Arisierung, organisierte Beraubung und jüdische Zwangsarbeit 1933 bis 1945: Tonwerk, ein Projekt mit Ryan Lilienthal aus Princeton
- Categories Engagement
- Date 18.02.2026
Schülerinnen und Schüler haben sich in ihren Arbeiten im Archiv mit zahlreichen konkreten Fällen der organisierten Beraubung und Enteignung sowie der jüdischen Zwangsarbeit in der Region befasst. Der systematische Entzug jeglicher Lebensgrundlagen und die Entrechtung und Ausgrenzung vollzogen sich vor allen Augen.

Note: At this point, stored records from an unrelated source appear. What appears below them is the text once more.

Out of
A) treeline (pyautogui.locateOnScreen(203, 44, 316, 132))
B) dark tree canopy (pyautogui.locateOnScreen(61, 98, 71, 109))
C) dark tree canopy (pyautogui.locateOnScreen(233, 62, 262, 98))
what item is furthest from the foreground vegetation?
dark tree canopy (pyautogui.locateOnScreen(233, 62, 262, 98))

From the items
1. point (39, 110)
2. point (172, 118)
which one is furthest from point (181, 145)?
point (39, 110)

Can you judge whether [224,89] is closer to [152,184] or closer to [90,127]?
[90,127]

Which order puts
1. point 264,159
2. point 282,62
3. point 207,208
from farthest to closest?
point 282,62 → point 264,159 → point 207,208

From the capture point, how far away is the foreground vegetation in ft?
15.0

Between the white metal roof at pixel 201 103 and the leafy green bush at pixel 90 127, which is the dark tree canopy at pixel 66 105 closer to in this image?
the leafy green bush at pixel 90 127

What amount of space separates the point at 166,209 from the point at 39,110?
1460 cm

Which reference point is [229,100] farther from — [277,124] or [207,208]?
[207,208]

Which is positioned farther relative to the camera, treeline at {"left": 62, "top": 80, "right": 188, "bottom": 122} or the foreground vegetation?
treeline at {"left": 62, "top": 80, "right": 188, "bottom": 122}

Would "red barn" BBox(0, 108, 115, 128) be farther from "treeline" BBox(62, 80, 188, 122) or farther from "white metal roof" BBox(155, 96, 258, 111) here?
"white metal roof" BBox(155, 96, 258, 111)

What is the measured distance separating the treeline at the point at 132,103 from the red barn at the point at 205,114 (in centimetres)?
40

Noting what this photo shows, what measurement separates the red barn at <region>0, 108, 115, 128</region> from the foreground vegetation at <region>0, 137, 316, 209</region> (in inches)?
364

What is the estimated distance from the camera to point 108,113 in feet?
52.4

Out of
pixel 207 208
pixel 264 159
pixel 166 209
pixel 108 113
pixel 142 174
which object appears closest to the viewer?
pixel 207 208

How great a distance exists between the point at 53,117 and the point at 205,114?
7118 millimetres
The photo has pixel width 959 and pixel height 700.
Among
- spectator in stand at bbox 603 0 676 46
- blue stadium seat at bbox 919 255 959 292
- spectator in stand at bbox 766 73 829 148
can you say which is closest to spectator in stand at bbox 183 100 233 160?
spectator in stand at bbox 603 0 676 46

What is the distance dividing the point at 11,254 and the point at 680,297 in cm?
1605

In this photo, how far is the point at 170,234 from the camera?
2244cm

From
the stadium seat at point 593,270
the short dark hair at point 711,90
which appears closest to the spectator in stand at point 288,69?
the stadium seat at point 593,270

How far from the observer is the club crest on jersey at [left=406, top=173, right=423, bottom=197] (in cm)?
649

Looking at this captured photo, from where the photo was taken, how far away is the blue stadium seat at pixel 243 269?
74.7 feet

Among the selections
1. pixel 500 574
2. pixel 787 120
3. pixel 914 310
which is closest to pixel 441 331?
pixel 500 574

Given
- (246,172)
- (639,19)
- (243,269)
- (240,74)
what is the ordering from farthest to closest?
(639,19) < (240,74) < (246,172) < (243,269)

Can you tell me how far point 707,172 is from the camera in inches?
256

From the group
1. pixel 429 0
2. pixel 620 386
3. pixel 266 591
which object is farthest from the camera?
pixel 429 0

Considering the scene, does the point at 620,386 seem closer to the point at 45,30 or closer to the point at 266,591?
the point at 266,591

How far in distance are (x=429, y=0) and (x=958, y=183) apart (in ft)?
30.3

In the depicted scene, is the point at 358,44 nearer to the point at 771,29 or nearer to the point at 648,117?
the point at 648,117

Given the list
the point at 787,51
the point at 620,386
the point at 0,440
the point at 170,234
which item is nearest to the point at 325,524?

Die von Jugendlichen gestalteten besonderen Ziegelsteine -„Translucent Bricks“- versuchen eine persönliche Verbindung zu den einzelnen Opfern zu schaffen. Sie stehen aber auch in direktem Bezug zu Ryan Lilienthals Arbeit über seine eigene Familie. Die Schülerinnen und Schüler nutzen die originalen Gussformen der Ziegelsteine aus dem Tonwerk Heppenheim, in dem seine Familie Zwangsarbeit leisten musste, vor der Deportation und Vernichtung.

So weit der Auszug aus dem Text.